Oh, but it all sounds terribly slow and boring, doesn’t it? All this lingering and loitering and sticking around. Being forced to endure the unendurable. But you found a way to make it thrilling. In and around the methodical beats, Manchester by the Sea moves at a breakneck pace. A car pulls out of a parking lot, then suddenly we’re in a kitchen, and the transition doesn’t feel jarring at all, even though we’ve arrived there a few frames early, the roar of the car’s engine still echoing. These might be the usual flourished from an editor’s bag of tricks, but you apply them masterfully.

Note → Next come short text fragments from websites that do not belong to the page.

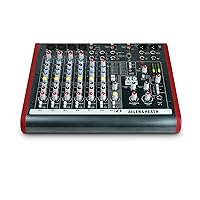 Allen & Heath ZED-10FX – Touring Quality Audio Mixer with 2 Mic/Line, 2 Mic/Line/DI, 3 Stereo Line, Onboard FX and USB I/O (AH-ZED-10FX)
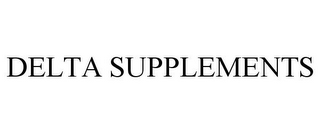 DELTA SUPPLEMENTS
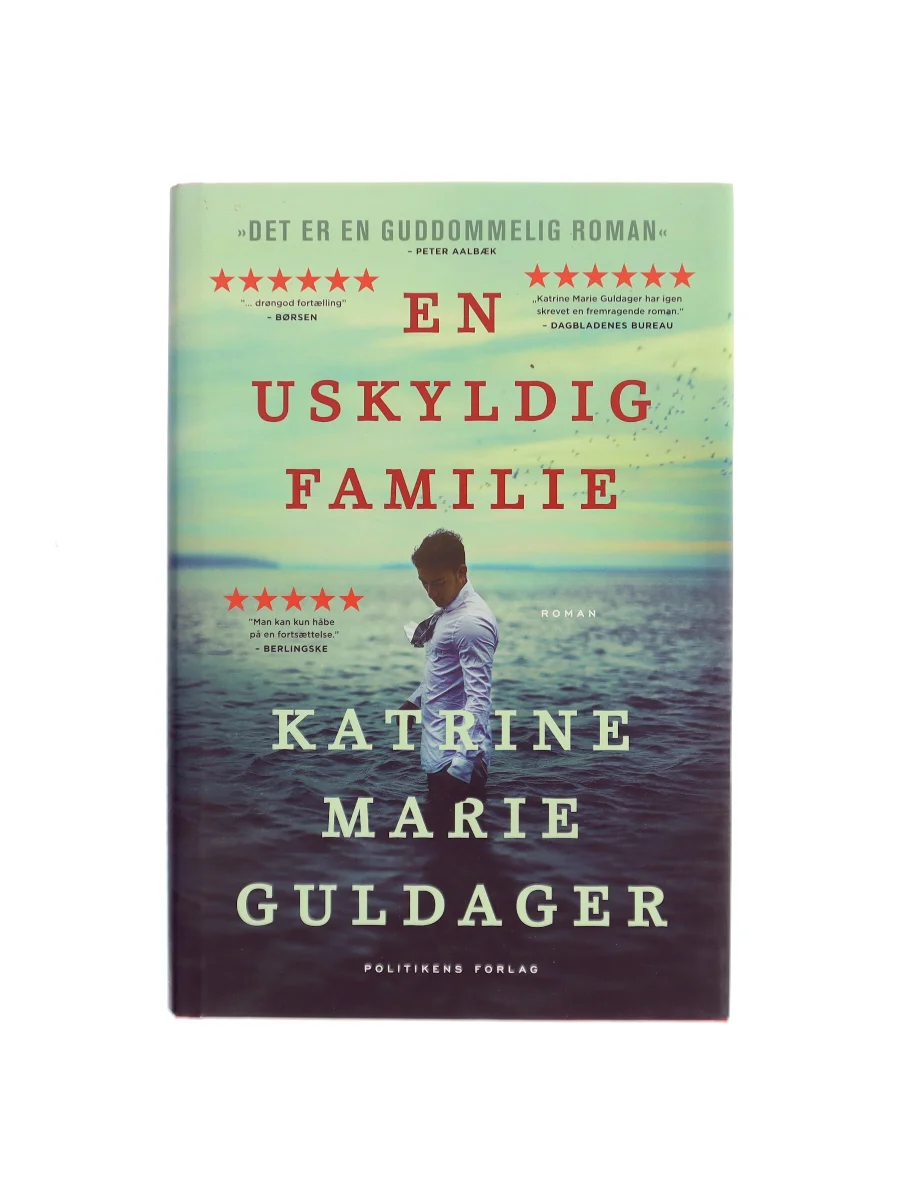Forsiden af En uskyldig familie af Katrine Marie Guldager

That’s true of just about everything in this film. It’s difficult to describe in superlatives. It’s a small movie about a small town. But that doesn’t mean that it takes place entirely in a small town (though much of it does) or that it’s about the social politics of a close-knit community (though at times it is), simply that it is enclosed, almost like a stage play, and must invoke cosmic truths from a limited set of people/places/circumstances. Though the premise might seem like it was spit out of a feel-good indie-film plot-generator (lonely working class guy must care for his nephew after his brother dies, secrets are revealed, bonding ensues), the story is much more complex than that. And much darker. And, in many ways, much funnier. Lonergan’s magic is the way he makes room for desolation and humour to occupy the same tonal space. Even during the film’s darkest moment there is a sick bit of physical comedy that is somehow neither tasteless nor alleviates the cruel burden of knowledge the audience is being forced to bear.

Together, you’ve created something special. Manchester by the Sea is piece of cinematic art that transcends the usual limits of the form; a movie so deep with meaning that it’s akin to a literary experience; a story that is not mapped out in plot points but in unexpected moments of naked, harrowing, edifying truth. Of all the magic the cast and crew conjured for this film, that was the most impressive trick: to reveal the bigness in small things.